Monday, August 9, 2010
Since I seem to be on the subject of tomatoes lately...
Freezing is also a great way to preserve the overflowing tomato harvest for later in the year. Frozen tomatoes work well in soups, stews, casseroles, etc., and can also be made into soup or sauce. There are several ways to do it, depending on how much work you want to put in up front versus later.
1. Easiest up-front, more work later: Remove cores and freeze whole tomatoes in freezer bags. Later, you can take them out and run them under warm water, which will help the skins slip off. Thaw (in microwave or on counter) and cook (chop first if needed). This is a good option if you are overwhelmed now and think you might make sauce or tomato soup or that sort of thing later in the fall or winter.

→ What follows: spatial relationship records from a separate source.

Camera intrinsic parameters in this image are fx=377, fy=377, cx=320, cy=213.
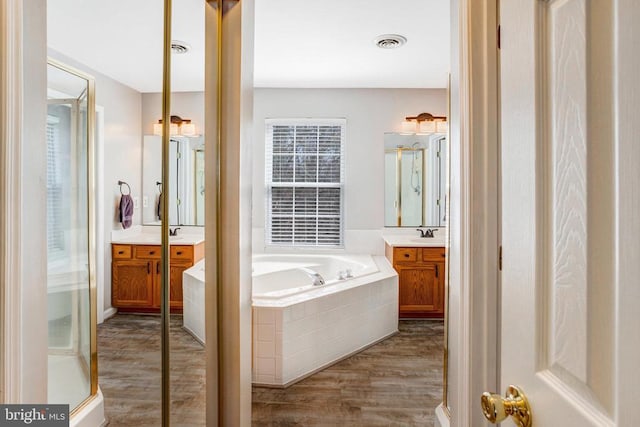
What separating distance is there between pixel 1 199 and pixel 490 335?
1420 mm

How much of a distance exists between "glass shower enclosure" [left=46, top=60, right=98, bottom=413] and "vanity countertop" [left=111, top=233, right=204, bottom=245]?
0.66ft

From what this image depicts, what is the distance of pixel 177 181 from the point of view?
4.84 feet

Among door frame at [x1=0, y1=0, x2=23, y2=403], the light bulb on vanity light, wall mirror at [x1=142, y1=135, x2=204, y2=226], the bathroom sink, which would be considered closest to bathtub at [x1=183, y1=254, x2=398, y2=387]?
wall mirror at [x1=142, y1=135, x2=204, y2=226]

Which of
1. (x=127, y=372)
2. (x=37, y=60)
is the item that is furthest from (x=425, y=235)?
(x=37, y=60)

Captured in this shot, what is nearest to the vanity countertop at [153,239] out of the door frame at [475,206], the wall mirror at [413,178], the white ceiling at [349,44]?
the door frame at [475,206]

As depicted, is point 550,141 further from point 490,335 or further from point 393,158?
point 393,158

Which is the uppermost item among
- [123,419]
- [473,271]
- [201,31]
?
[201,31]

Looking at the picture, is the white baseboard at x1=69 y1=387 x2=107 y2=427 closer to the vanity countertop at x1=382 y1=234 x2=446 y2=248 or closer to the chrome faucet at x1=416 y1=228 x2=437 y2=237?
the vanity countertop at x1=382 y1=234 x2=446 y2=248

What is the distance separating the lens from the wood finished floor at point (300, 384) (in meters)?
1.06

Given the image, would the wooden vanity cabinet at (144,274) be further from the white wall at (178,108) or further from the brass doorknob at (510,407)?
the brass doorknob at (510,407)

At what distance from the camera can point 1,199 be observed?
1.95 ft

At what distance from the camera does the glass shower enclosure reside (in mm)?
716

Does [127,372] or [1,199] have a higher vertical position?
[1,199]

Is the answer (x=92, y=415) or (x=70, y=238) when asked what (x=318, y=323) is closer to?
(x=92, y=415)
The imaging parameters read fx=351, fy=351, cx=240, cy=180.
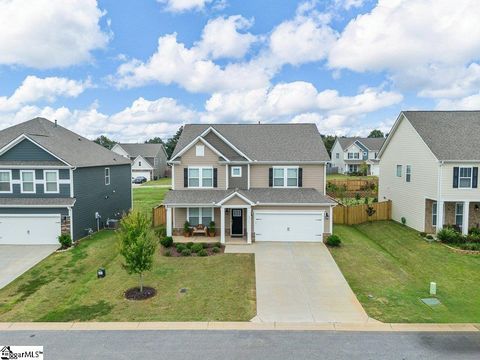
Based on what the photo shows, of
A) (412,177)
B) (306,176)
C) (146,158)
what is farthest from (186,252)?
(146,158)

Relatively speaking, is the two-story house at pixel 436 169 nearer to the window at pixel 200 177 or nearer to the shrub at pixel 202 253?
the window at pixel 200 177

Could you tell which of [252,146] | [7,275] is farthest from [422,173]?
[7,275]

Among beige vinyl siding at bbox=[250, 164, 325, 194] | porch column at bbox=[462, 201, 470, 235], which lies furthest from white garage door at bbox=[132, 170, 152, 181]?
porch column at bbox=[462, 201, 470, 235]

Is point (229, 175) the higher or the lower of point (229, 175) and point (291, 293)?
the higher

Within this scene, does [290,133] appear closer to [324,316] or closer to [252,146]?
[252,146]

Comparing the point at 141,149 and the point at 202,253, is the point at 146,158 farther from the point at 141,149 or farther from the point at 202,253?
the point at 202,253

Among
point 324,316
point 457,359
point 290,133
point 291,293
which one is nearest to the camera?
point 457,359

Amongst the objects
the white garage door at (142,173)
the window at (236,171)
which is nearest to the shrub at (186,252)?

2. More work now, easier later: Core the tomatoes, blanch in boiling water, then peel. Squeeze out seeds and excess liquid, then freeze in freezer bags (squeezing out excess air). To use later, just thaw, then chop and cook.
3. Even more work now, easiest later: Proceed as in option number 2, but add the step of chopping before packaging in freezer bags.
Particularly important for #2 and #3: package tomatoes in single-meal quantities. So, if you often add 2 cups of chopped tomatoes to a soup or chili, pack that amount in each bag. If you need more, you can thaw multiple bags, but it's very hard to use a partial bag.
You can thaw frozen tomatoes in the microwave or on the counter. For options #2 and #3, you can also place a frozen bag in a bowl of warm water for an hour or so.